» **TRECHO DO DOCUMENTO**:
------------------------------------

1. A imigração alemã para o sul do Brasil

1.1. Primeiras Imigrações

    Segundo NOGUEIRA (1974) foi através de Dom João VI, em 1774, que houve a primeira oportunidade para que se iniciasse a imigração alemã para o Brasil, com a oferta de bens materiais como armas, terras e ferramentas para trabalho. BOURDIEU, em seu capítulo "Os usos do Povo" do livro Coisas Ditas (1990), comenta que o povo é sempre manipulado nas questões políticas. Percebe-se nessa primeira oportunidade claramente essa manipulação, já que são oferecidos ao povo bens em troca de sua presença em território brasileiro. Nota-se nesta primeira oportunidade o interesse da coroa portuguesa em povoar a futura colônia.

    Após a separação do Brasil de Portugal, em 1822, a colonização passa a ter um caráter militarista para garantir a independência, já que Dom Pedro I temia a invasão dos exércitos portugueses para a retomada da colônia (HUNSCHE, 1975). Neste mesmo ano, começa a ser promovida a imigração espontânea de artistas e lavradores.


1.2. Motivos Sociais e Políticos que influenciaram na Imigração Alemã

    Segundo ALDAIR (1980), a Alemanha no início do século XIX possuía sua economia baseada principalmente na prática rural. Em 1870, após o início da industrialização na Alemanha, os trabalhadores rurais não conseguiam mais concorrer com as grandes empresas, o que os forçou, então, segundo LANDO (1980), buscar um novo mundo com melhores condições de vida.

------------------------------------

» **PEDIDO ESCRITO**:
Continue o texto sobre a imigração alemã para o sul do Brasil, começando logo após a última frase apresentada.

» **LINHAS DE DADOS**:
------------------------------------

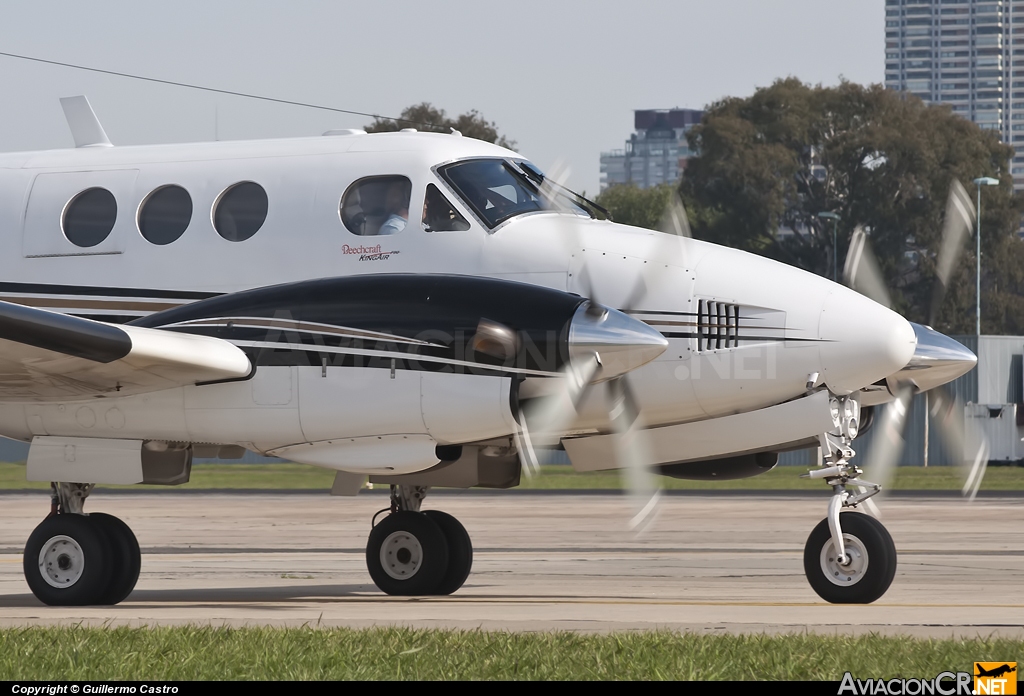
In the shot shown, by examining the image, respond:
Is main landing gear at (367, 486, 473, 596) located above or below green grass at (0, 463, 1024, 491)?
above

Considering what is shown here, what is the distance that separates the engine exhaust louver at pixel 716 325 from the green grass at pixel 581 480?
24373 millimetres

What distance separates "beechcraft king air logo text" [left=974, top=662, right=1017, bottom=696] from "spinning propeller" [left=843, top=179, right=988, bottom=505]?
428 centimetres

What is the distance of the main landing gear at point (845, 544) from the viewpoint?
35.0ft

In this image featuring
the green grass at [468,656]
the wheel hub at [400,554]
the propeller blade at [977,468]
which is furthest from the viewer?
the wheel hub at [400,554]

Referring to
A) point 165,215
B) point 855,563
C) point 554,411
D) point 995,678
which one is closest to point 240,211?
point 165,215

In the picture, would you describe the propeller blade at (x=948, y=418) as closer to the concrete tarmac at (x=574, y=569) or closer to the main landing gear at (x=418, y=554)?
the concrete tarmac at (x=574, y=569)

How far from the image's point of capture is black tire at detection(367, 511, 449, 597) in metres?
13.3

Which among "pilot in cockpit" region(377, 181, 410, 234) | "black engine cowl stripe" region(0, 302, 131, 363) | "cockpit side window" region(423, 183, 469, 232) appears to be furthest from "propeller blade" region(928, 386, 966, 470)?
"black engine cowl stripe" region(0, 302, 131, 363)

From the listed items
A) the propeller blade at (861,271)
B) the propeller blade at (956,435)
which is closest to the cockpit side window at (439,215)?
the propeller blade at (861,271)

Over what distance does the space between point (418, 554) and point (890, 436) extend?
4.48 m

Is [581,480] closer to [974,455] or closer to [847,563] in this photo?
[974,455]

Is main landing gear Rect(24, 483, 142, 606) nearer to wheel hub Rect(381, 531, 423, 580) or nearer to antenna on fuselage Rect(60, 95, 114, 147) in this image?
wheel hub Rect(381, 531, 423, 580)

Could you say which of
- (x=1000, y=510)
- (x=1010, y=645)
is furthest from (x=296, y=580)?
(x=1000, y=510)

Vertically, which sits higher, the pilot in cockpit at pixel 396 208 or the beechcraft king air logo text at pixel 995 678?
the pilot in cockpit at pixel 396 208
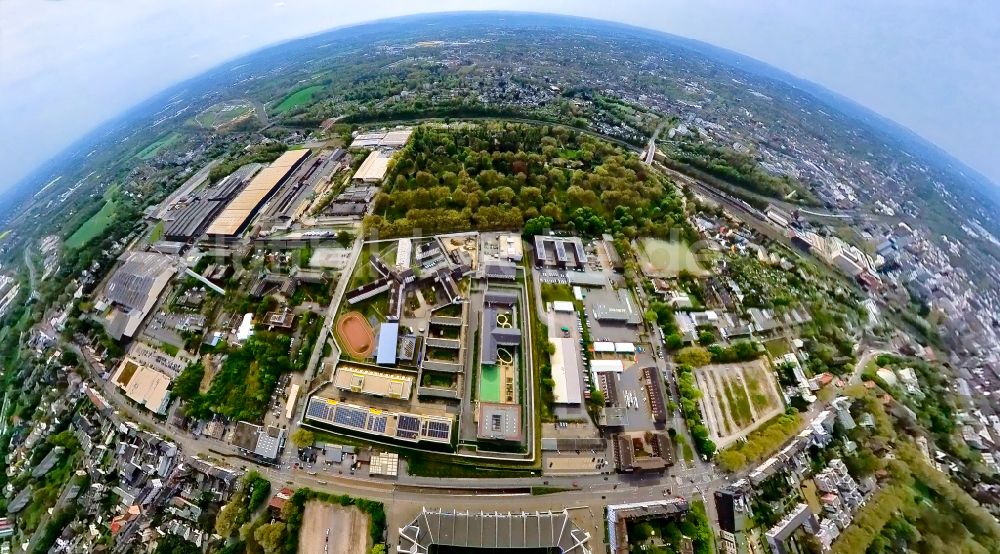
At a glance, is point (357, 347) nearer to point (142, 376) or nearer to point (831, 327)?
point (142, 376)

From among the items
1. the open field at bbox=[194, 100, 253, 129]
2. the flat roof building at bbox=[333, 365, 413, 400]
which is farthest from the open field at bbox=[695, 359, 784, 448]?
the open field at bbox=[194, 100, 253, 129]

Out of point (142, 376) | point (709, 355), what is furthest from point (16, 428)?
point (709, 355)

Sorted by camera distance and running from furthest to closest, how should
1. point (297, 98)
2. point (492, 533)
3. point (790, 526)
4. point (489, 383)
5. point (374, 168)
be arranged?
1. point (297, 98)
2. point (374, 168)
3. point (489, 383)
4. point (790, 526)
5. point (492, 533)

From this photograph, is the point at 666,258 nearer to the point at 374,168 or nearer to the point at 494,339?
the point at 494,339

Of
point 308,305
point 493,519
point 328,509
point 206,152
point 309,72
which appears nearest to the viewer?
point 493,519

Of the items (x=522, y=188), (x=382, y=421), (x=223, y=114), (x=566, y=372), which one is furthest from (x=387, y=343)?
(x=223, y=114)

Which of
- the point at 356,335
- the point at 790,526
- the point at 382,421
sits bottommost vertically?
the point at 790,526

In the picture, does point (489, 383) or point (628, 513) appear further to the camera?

------------------------------------

» **RESPOSTA DA TAREFA**:
    Em sua chegada ao Brasil, começaram a sofrer restrições governamentais, o que ocasionou seus isolamentos. Buscando uma estabilização, começaram a fundar as primeiras associações, com o intuito de preservar suas culturas. Criaram associações religiosas, esportivas e recreativas, estas que viriam a se tornar os primeiros clubes sociais e esportivos (ROCHE, 1974).

    Outros fatores que favoreceram a imigração foram as perseguições políticas e religiosas.


1.3. A 2º Guerra Mundial e a proibição da cultura alemã.

    Quando em 1939 foi iniciada a segunda guerra, o Brasil prudentemente manteve-se neutro, pois o governo brasileiro nesta época mantinha boas relações com a Alemanha e a Itália, sendo que a tendência junto com os países do Prata, Argentina e Uruguai, era de manter uma situação de neutralidade, o que economicamente mais tarde foi muito favorável a estes países.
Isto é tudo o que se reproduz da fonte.